Stiftung deutscher Kultur im Östlichen Europa - OKR
Kulturportal Kulturstiftung der deutschen Vertriebenen

Ausgaben: Ausgabe 1276.

Tüchtige Kolonisten im Mahlwerk nationalistischer Politik

Die deutschen bäuerlichen Siedler im Königreich Polen bildeten eine weitgehend abgesonderte Gruppe von Landwirten, die als Einwanderer auf Betreiben der kongreßpolnischen Regierung sowie polnischer Grundherren angesiedelt wurden. Als freien und auf Zins gesetzten Bauern war es den Kolonisten möglich, sich an die vorgefundenen Bedingungen anzupassen und marktorientiert zu wirtschaften. Dies verschaffte ihnen eine wirtschaftliche Besserstellung, die sich jedoch zum Ausgang des 19. Jahrhunderts immer stärker verringerte. Während die einheimische Bauernschaft nach ihrer Befreiung und Landreform sowie im Zuge besserer agrotechnischer Aufklärung an Dynamik gewann, stagnierten die Höfe der deutschen Siedler, die sich nach wie vor an der Wirtschaftsführung der Einwanderergeneration orientierten und ihre Methoden anwandten.

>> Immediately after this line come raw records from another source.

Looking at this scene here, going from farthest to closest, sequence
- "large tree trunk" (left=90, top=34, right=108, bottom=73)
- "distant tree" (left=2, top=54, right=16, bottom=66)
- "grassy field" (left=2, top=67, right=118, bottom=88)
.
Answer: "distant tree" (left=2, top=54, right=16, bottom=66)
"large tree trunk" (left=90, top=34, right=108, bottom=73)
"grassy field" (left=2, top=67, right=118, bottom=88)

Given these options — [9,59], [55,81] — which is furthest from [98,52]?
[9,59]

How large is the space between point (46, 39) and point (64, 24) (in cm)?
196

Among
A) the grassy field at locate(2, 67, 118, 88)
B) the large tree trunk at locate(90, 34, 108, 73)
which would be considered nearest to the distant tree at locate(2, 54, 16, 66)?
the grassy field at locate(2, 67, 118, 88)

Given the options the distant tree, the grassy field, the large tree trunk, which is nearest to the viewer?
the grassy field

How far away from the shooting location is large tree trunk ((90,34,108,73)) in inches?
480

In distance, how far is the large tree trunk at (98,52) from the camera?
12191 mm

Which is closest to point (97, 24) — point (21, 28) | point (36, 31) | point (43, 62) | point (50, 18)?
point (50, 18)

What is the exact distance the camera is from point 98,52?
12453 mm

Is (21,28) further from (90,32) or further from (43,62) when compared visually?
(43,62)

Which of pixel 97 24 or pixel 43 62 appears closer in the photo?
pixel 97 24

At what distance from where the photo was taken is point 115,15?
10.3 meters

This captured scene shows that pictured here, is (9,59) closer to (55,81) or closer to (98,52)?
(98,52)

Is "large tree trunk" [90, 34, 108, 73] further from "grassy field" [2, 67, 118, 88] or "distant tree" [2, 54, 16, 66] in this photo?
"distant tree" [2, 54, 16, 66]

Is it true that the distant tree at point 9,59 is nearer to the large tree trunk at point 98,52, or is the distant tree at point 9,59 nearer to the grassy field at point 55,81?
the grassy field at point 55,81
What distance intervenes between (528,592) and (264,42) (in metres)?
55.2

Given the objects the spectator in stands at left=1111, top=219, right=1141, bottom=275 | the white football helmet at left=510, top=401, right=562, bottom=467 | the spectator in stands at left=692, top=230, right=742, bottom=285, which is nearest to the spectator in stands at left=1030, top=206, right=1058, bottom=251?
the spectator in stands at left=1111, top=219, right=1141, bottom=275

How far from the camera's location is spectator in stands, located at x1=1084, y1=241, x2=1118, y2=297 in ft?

Mit dem Eingang nationaler Sichtweisen in den öffentlichen Raum wurden die deutschen Kolonisten nicht mehr durch das Prisma des Ökonomischen betrachtet, sondern zunehmend als eine russen- und polenfeindliche, den antislawischen Bestrebungen Preußens und des Deutschen Reiches dienliche Bevölkerungsgruppe wahrgenommen.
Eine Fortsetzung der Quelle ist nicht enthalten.